Thank you. In my limited research on Dr. Allen for this post I found her described as “pioneering physician,” “one of the first female physicians to practice in Tarrant County,” and “worked in private practice in Fort Worth for two years, making her one of the first female physicians in the Tarrant County” (Wikipedia); “became one of the first female doctors in Tarrant County” (biographical note at Tarrant County’s website); “pioneer of medicine” (Fort Worth Genealogical Society’s journal Footprints; “early female physician” (Kassie M. Dixon’s thesis); and even “was the County’s first female doctor” (Les Crocker’s The Tarrant County Historical Journal website) and “the first female physician in the state” (Bill Fairley’s column in the Star-Telegram).
The term “the first,” of course, is pretty specific (and in this case inaccurate, I suspected), but, as you know, terms such as “pioneering/pioneer,” “one of the first,” and “early” are subjective and thus applied generously by some people and narrowly by other people.
Thanks for your insight. I have made that correction.
In 1955 Trimble Tech did not exist. The school was Fort Worth Technical High School. Referred to as simply Tech. Mr Green B Trimble was the principal. The school was renamed to honor him sometime after he retired in 1966.
Thank you.
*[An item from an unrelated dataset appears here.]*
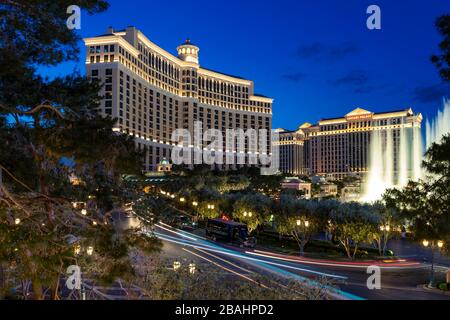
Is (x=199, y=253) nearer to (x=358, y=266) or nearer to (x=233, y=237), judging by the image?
(x=233, y=237)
I have made that correction. The chronology of the names of the building is correct in the other two posts about the school.
All the shuffling is around the time the Flexner Report was published. Flexner’s recommendations included requiring students to have a minimum of a high school diploma, closing physician owned schools, standardizing curricula. Interesting that the school admitted a female in the 1890’s.
Thanks for writing this.
I’ve heard this story a handful of times now, and my head STILL hurts.
Doohickie, it’s a story that’s more fun to tell than to listen to.